Une lumière à nulle autre pareille

Nulle aube, nul reflet, nul couch­er de soleil ; nul jeu de lumière ou de couleurs sur quelque créa­tion naturelle ou humaine que ce soit ; nulles noces pho­toniques jetant un brasi­er d’étains célestes au creuset des étoiles ; nulle oeu­vre d’art, nul drapé de soie nés de l’œil et de la main du Maître ; nulle poly­chromie minérale tracée par une main ances­trale au front d’une roche éternelle.
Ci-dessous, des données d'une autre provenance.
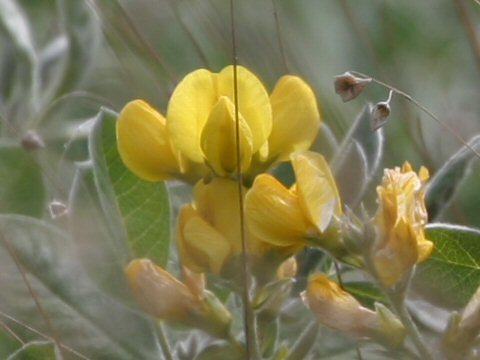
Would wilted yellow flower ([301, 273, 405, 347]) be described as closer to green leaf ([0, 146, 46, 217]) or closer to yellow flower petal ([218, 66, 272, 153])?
yellow flower petal ([218, 66, 272, 153])

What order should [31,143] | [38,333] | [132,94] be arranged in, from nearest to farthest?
[38,333] → [31,143] → [132,94]

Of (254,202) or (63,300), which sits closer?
(254,202)

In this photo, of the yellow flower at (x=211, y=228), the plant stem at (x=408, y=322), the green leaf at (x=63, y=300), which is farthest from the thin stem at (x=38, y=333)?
the plant stem at (x=408, y=322)

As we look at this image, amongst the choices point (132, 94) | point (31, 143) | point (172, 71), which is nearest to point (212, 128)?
point (31, 143)

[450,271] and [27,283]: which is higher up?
[27,283]

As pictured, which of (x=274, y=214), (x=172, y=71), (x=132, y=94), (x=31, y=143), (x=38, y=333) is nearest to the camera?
(x=274, y=214)

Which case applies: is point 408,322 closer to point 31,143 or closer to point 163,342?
point 163,342

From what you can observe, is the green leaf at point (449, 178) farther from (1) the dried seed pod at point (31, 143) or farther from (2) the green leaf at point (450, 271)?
(1) the dried seed pod at point (31, 143)

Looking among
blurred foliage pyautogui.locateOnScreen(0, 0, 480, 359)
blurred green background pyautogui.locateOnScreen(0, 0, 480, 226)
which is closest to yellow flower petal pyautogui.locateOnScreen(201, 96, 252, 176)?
blurred foliage pyautogui.locateOnScreen(0, 0, 480, 359)
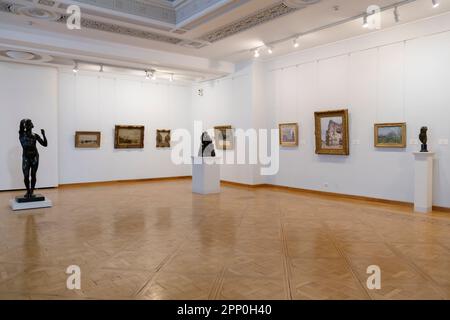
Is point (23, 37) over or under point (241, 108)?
over

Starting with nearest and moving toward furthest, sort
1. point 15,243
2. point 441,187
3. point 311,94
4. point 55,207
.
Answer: point 15,243
point 441,187
point 55,207
point 311,94

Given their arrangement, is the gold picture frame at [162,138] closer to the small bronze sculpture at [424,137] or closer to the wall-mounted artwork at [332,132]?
the wall-mounted artwork at [332,132]

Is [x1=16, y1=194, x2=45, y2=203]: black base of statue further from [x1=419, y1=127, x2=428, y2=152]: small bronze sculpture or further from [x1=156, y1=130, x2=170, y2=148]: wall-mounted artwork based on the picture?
[x1=419, y1=127, x2=428, y2=152]: small bronze sculpture

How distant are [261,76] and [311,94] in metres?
2.58

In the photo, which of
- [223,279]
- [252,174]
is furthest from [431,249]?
[252,174]

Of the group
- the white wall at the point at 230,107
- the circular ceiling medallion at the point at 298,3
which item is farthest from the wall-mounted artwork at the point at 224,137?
the circular ceiling medallion at the point at 298,3

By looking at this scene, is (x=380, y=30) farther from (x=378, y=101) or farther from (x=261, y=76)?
(x=261, y=76)

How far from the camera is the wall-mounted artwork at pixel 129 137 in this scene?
1567cm

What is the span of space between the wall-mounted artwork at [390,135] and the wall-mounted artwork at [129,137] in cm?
1037

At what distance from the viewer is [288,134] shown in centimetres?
1327

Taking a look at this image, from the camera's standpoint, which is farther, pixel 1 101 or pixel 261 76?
pixel 261 76

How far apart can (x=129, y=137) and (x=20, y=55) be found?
18.4 feet

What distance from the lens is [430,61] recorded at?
30.6 feet

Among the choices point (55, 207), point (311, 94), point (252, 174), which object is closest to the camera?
point (55, 207)
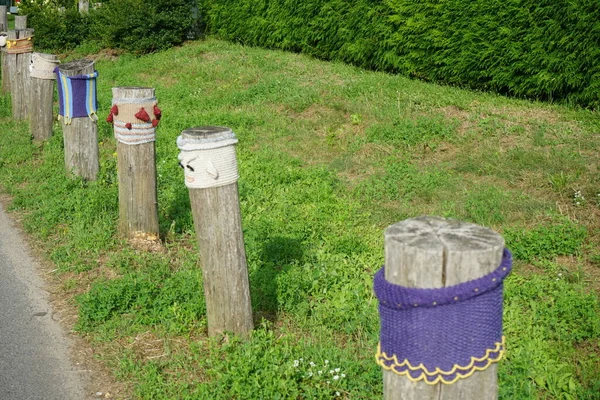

Rien de tout cela ne peut espér­er égaler ni même attein­dre en beauté et en mys­tère cette lumière…

La lumière de l’enfance.

La lumière de l’enfance, nous la recon­nais­sons immé­di­ate­ment, même sans l’avoir jamais vue, lorsque nous croi­sons le regard de l’enfant pour la pre­mière fois.

Cette lumière qui inonde notre vie dès que l’enfant paraît, qui éclaire toute notre vie d’une lueur nou­velle, comme si, aupar­a­vant, les couleurs exis­taient mais incom­plètes, pales, ternes ou intermittentes.

Regarder pro­fondé­ment dans les yeux de l’enfant. Que cet enfant soit né de vous ou pas ; Pour une fois, ne pas penser à ce qui est, à ce qui devrait. Juste plonger son regard dans le regard de l’enfant, et laiss­er la ren­con­tre s’opérer. Se ren­dre totale­ment disponible, récep­tif. Et la lumière parait.

Comme une révélation.

C’est une lumière totale, d’une pureté sans pareille, qui jamais ne peut bless­er nos yeux, mais au con­traire éclaire chaque recoin de notre être, cha­cun de nos gestes, cha­cune de nos paroles, la moin­dre de nos pen­sées, le moin­dre des bat­te­ments de notre cœur.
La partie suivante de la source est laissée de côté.